__Trecho do texto__:
**********
Evolução recente da situação social no Brasil

Ladislau Dowbor

 

Em 2006, a reeleição do presidente Luiz Inácio Lula da Silva indicou que o governo dispunha de forte aprovação dos segmentos mais pobres, mas foi apenas com o atraso natural dos processos de pesquisas que surgiram os números reais sobre a evolução das condições de vida do brasileiro. Recentemente, o IBGE (Instituto Brasileiro de Geografia e Estatística) divulgou a Pesquisa Nacional por Amostras de Domicílio (PNAD) de 2006 e a Síntese dos Indicadores Sociais 1996-2006, um balanço dos últimos 10 anos. A imagem que emerge daí é relativamente clara e vale a pena ser analisada. Ela pode explicar não apenas os votos da última eleição como apontar o caminho que temos pela frente.
**********
Registros de perguntas espaciais:
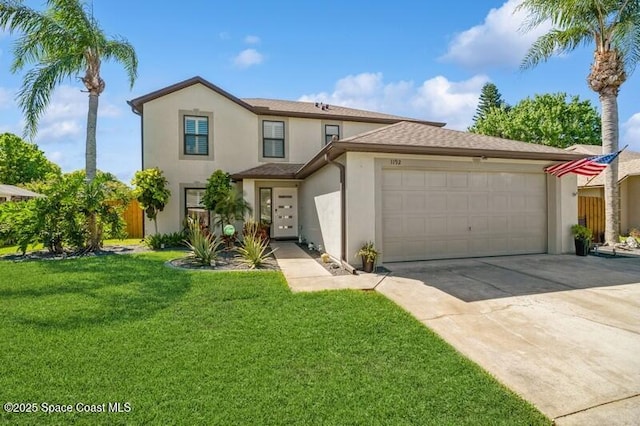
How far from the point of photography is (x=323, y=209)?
10328 millimetres

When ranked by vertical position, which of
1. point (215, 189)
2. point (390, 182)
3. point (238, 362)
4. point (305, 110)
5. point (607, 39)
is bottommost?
point (238, 362)

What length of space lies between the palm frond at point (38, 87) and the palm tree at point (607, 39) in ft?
54.6

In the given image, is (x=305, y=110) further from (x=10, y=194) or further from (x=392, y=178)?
(x=10, y=194)

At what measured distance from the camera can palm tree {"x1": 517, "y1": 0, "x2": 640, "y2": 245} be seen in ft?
35.6

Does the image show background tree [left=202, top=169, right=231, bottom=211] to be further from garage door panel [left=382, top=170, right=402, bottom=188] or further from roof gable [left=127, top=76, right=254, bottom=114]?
garage door panel [left=382, top=170, right=402, bottom=188]

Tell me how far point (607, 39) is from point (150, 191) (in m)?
17.5

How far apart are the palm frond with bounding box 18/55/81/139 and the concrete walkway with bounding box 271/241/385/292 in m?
10.2

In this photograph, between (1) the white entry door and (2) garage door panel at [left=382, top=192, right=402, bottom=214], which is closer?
(2) garage door panel at [left=382, top=192, right=402, bottom=214]

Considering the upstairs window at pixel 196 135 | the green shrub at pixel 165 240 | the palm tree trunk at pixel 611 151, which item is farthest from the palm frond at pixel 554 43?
the green shrub at pixel 165 240

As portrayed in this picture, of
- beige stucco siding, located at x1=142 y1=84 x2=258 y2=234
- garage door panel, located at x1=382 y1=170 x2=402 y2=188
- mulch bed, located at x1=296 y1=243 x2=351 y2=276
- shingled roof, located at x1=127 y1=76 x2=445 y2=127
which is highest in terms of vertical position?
shingled roof, located at x1=127 y1=76 x2=445 y2=127

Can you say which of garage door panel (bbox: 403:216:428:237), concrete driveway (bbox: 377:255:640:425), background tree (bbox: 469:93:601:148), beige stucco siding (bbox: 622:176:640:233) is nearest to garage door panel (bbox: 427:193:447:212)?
garage door panel (bbox: 403:216:428:237)

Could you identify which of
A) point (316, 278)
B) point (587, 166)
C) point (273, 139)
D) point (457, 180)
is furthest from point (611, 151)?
point (273, 139)

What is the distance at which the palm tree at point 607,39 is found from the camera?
10836 millimetres

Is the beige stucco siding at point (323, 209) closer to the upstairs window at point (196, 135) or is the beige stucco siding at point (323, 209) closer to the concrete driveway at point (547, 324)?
the concrete driveway at point (547, 324)
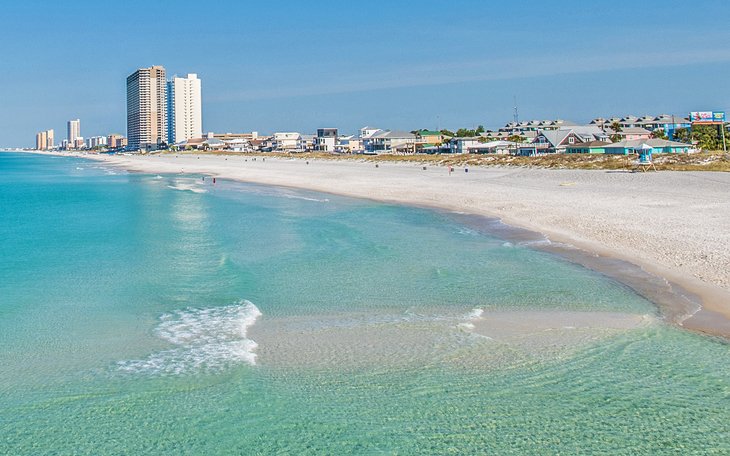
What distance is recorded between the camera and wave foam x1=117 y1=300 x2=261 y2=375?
10.9 m

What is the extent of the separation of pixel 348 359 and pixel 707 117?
125215mm

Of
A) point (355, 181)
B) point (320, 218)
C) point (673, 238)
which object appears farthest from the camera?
point (355, 181)

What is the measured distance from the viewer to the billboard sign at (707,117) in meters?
116

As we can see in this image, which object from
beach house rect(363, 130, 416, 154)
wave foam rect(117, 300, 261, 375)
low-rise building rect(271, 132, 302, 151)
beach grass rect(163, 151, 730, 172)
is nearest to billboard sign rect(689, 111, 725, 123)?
beach house rect(363, 130, 416, 154)

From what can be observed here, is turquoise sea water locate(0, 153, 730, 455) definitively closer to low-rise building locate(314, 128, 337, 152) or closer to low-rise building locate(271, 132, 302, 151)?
low-rise building locate(314, 128, 337, 152)

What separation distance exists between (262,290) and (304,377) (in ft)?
21.4

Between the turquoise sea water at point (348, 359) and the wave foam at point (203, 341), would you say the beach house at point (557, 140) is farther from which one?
the wave foam at point (203, 341)

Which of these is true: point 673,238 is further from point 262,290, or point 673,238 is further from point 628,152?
point 628,152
**********
__Objetivo 1__: Traduza para o inglês a seguinte frase do texto sobre a situação social no Brasil: "Recentemente, o IBGE (Instituto Brasileiro de Geografia e Estatística) divulgou a Pesquisa Nacional por Amostras de Domicílio (PNAD) de 2006 e a Síntese dos Indicadores Sociais 1996-2006, um balanço dos últimos 10 anos."
__Objetivo 2__: Duplique, sem qualquer alteração, as linhas de registro que vão da linha que contém "Which of these" até o final dessas linhas de registro, com as duas extremidades incluídas.
O texto e as linhas constituem materiais independentes entre si.

__Solução completa 1__: Recently, the IBGE (Brazilian Institute of Geography and Statistics) released the 2006 National Household Sample Survey (PNAD) and the Summary of Social Indicators 1996-2006, a review of the last 10 years.

__Solução completa 2__:
Which of these is true: point 673,238 is further from point 262,290, or point 673,238 is further from point 628,152?
point 628,152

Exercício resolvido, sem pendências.